Privacy Law in Germany

Privacy law is taken very seriously in Germany, much more so than in the UK. It is one of the strictest countries regarding privacy in the world. This is very noticeable in terms of the contrast in media coverage between the UK and Germany, however it also applies to the internet. German privacy laws and more notably their enforcement have actually put restrictions on areas of the internet and it’s use. This has caused websites and social media such as Google and Facebook numerous problems, as the freedoms of the internet come into conflict with the growing interference with the private lives of individuals.

Street View in Germany: Germans were given the chance to opt out of Google Streetview

In 2010 Google maps was forced to blur out images at street level, after complaints by residents whose houses were shown.
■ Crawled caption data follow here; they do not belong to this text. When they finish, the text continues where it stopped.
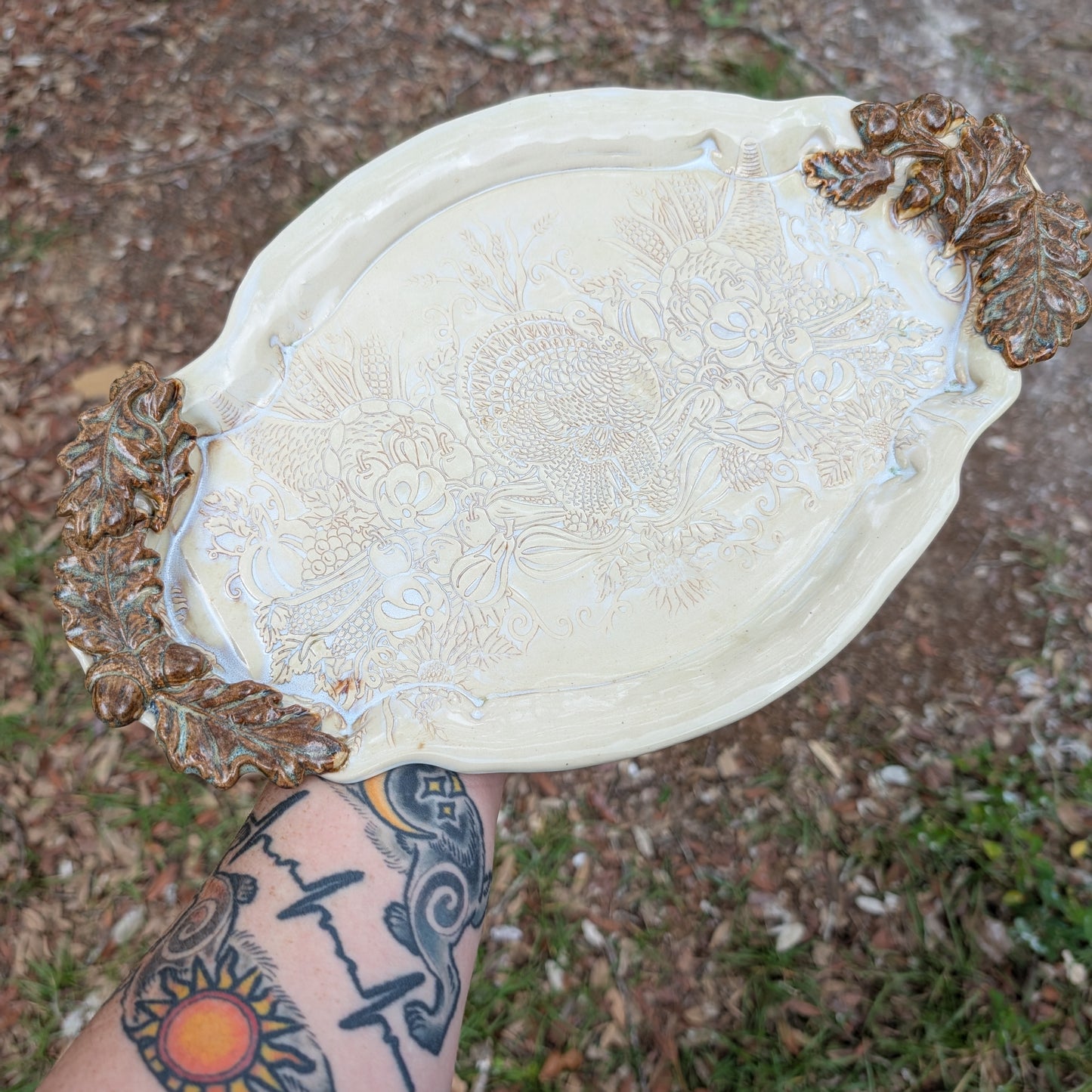 Decorative white tray with bronze leaf designs held by a person outdoors.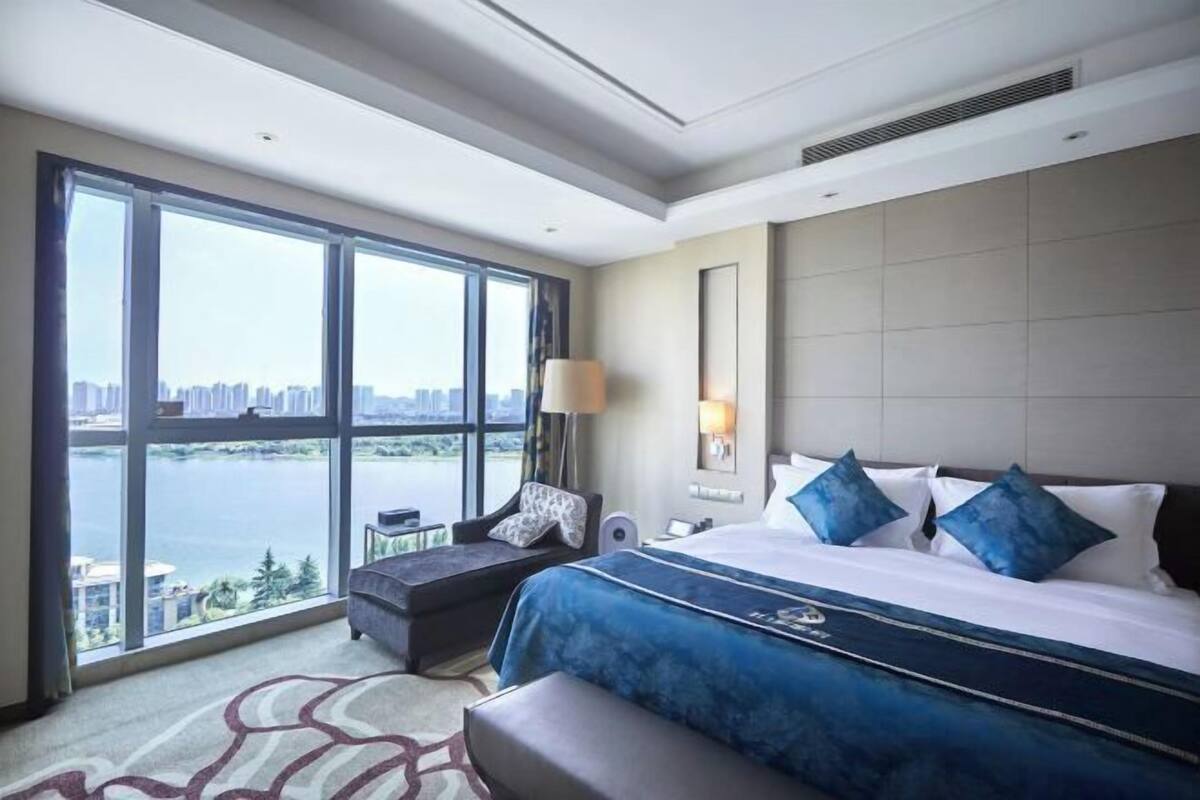 Quarto de hotel com uma grande janela, uma cama, uma escrivaninha e uma cadeira.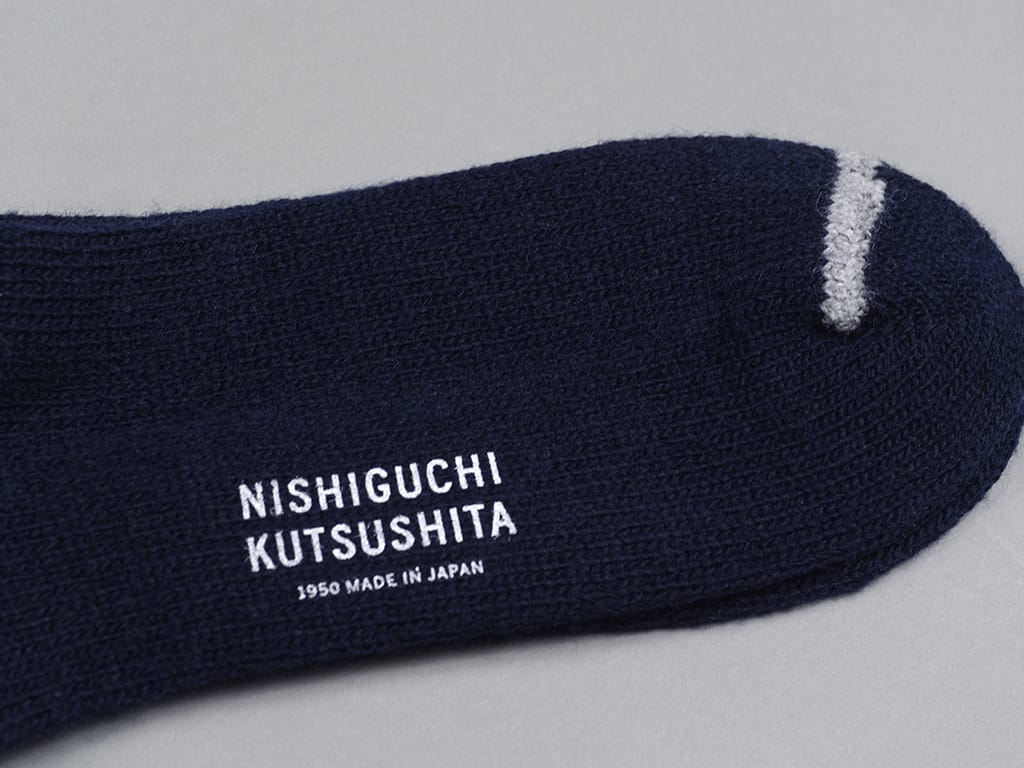 Nishiguchi Kutsushita Praha wool ribbed socks navy stamped logo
People were given the opportunity to opt out of Street View in order to comply with German privacy standards. 3% of Germans actually did this and these buildings were blurred out, making Street View look rather comical. In some cases single housing blocks were blurred out among a whole row of buildings on well known city streets, while in the countryside many large houses were blurred out obscuring the entire street. Google has since stopped updating Google Street View in Germany. Ironically the blurred out images have attracted attention all around the world, which is probably not exactly what the owners of those houses wanted.

Last year, the Independent Centre for Privacy Protection (ULD) in Schleswig-Holstein (a state on the Northern tip of Germany) made it illegal for organisations based in the state to have Facebook fan pages and to use the ‘Like’ application. The ULD website states that by using the application, traffic and content data are transferred to the United States where feedback is sent to the website owner regarding the web page usage. Therefore, according to the ULD, when you visit Facebook or use one of it’s plug-ins you can expect to be tracked by the company for two years. Last summer, privacy officials in Hamburg also claimed Facebook could be fined for keeping biometric data stored via the facial recognition system hosted on it’s site.

Germany has a rather diligent application of the European Directive on Privacy while the UK’s application is rather loose to say the least. However privacy laws have been in place since the 1970s and the right to privacy has been an important issue in German society for a long time. The history of Germany has a large part to play in this. Under the Nazi regime and in the GDR people were constantly under surveillance and faced persecution. These regimes used methods that severely infringed people’s privacy and made a negative and terrifying impact on their personal lives. Many Germans feel that privacy laws are very important and that these should be regularly updated and adapted to be in tune with modern technology and society. Maybe we could learn from the German approach to privacy in relation to the view that the law should be an ever evolving organism, which is a perception long held by the legal system in England and Wales.

Challenges to privacy infringements by Germany may not be such a bad thing for internet users across the globe, as it brings to light potentially dodgy privacy violations by new applications, terms and conditions or privacy policies by new media and social networking sites. The issue of privacy will only become a wider issue as our personal lives are ever more present  and visible online and while companies seek to use personal information on the internet as a resource for selling their products and conducting research. While the UK may still be more pragmatic and loose in it’s implementation of privacy laws, it will most likely become more stringent as individuals grow increasingly concerned with their right to privacy and their exposure over the internet.

7 responses to “Privacy Law in Germany

  1. Great article natasha- We have it every day at work – we sell an email system where the governing law is safe harbor, but germany is very reluctant to work with cloud based applications.

  2. Pingback: CCDP: Privacy Law and Monitoring the Public | tashalaw

  3. Thank you from Germany for this learned and understanding article.
    Maybe the translation of George Orwells “1984” into the german language was completely different/wrong? ;-))

  4. A great article! Also I read somewhere that in Germany, an accused in any case also enjoys the same privacy as any other citizens which prevents media from publicising the identity of the accused. Is this true? To what extent is this followed? Thanks for the article!

    • Hi Nikhil thank you for your comment, it is true that there are stricter restrictions on the media in Germany regarding the privacy of individuals. Cases, especially those involving minors and cases of suicide will have strict reporting restrictions. Family members in such cases would often be able to actively lift these restrictions if they wish to do so by approaching the media. I am not aware to which extent an accused will enjoy privacy rights in the media. It would most likely depend on the case itself. However, this would be a good idea for an article so I shall attempt to find out for you and write about it.

  5. Is it because of the statsi ? Germany once had one of the most effective and repressive intelligence and secret police agencies in the world. When it comes to data laws, germans have one of the strictest in the world – perhaps as an epidermic reaction against the potential uses of this data.

  6. Tim Berger nee Goldschmidt

    I find the privacy laws very restrictive in particular for Germans outside of Germany who are trying to locate their ancestors and in particular their living relatives. Eighty years of protection for marriage records, and 100 years of individual protection after birth virtually eliminates most living relatives ability to find German ancestors. Even Ancestry.com is basically useless in trying to gather records on living German relatives and ancestors who are less than 100 years old (most likely deceased). I am speaking of relatives who have lost contact with their ancestors due to relocation to other countries around the world. This comment is by a frustrated American who’s father relocated from Germany to the US in 1924.